What the exercise asks: Output exactly the lines that run from the line with "Is the point at 190,284" to the end of the material, both ends included, and no other lines.

Provided data:
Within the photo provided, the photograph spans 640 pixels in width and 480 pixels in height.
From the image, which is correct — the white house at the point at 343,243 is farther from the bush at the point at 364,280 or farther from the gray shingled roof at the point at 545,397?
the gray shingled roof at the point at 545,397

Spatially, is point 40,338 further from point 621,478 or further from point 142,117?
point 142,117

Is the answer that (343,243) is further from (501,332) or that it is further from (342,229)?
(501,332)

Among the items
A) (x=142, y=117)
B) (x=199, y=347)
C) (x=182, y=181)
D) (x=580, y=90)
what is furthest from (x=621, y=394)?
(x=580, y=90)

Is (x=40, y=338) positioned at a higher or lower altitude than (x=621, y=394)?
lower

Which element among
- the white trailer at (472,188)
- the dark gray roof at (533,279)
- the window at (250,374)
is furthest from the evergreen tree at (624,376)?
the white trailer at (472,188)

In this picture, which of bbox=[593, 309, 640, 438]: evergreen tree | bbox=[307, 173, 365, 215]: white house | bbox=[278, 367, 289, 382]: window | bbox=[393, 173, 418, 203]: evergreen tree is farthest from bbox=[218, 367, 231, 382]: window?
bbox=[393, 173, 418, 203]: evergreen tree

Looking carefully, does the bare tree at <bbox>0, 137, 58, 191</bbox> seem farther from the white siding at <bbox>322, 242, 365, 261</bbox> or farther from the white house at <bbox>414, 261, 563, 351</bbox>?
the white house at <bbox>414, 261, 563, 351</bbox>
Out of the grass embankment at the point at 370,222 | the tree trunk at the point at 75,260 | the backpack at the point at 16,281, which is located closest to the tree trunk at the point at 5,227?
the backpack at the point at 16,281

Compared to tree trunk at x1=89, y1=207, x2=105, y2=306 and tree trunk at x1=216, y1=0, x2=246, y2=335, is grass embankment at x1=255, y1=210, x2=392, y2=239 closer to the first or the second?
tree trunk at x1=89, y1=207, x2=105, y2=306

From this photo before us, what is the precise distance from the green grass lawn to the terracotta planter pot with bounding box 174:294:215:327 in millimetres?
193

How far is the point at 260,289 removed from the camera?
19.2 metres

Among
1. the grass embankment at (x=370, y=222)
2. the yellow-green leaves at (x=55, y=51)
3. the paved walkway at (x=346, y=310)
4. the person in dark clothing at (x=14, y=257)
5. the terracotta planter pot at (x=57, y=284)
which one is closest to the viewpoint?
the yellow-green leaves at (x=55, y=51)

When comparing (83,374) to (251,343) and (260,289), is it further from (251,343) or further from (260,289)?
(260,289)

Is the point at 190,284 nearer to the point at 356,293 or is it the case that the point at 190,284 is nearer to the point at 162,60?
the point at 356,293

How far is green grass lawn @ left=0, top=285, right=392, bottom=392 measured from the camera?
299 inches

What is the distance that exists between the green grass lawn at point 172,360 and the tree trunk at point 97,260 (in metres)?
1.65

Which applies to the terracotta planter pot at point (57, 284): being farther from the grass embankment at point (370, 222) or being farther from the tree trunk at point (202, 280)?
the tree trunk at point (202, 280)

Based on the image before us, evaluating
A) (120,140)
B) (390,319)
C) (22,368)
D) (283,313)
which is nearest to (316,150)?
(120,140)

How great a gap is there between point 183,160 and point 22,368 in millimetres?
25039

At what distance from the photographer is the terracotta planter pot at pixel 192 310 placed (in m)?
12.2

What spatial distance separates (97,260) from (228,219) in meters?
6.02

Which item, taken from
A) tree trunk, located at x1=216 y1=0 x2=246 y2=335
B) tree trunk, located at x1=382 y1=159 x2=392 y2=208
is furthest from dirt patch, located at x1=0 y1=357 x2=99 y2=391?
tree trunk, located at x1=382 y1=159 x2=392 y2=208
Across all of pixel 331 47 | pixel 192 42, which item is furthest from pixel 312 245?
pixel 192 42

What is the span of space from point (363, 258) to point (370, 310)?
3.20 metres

Written solution:
Is the point at 190,284 nearer to the point at 356,293 or is it the case that the point at 190,284 is nearer to the point at 162,60?
the point at 356,293

How far is green grass lawn @ left=0, top=285, right=392, bottom=392 measured from the camera?
299 inches

What is the distance that exists between the green grass lawn at point 172,360 and the tree trunk at point 97,260 (in metres)?
1.65

Which applies to the terracotta planter pot at point (57, 284): being farther from the grass embankment at point (370, 222) or being farther from the tree trunk at point (202, 280)?
the tree trunk at point (202, 280)

Based on the image before us, evaluating
A) (120,140)
B) (390,319)
C) (22,368)
D) (283,313)
which is nearest to (316,150)?
(120,140)

How great a gap is there between point 183,160 and point 22,368 in millimetres?
25039

At what distance from the photographer is the terracotta planter pot at pixel 192 310 placed (in m)?
12.2

What spatial distance separates (97,260) from (228,219) in meters?
6.02

Which item, taken from
A) tree trunk, located at x1=216 y1=0 x2=246 y2=335
B) tree trunk, located at x1=382 y1=159 x2=392 y2=208
is furthest from dirt patch, located at x1=0 y1=357 x2=99 y2=391?
tree trunk, located at x1=382 y1=159 x2=392 y2=208
Across all of pixel 331 47 | pixel 192 42, which item is furthest from pixel 312 245?
pixel 192 42

What is the span of space from point (363, 258) to point (370, 310)?
3.20 metres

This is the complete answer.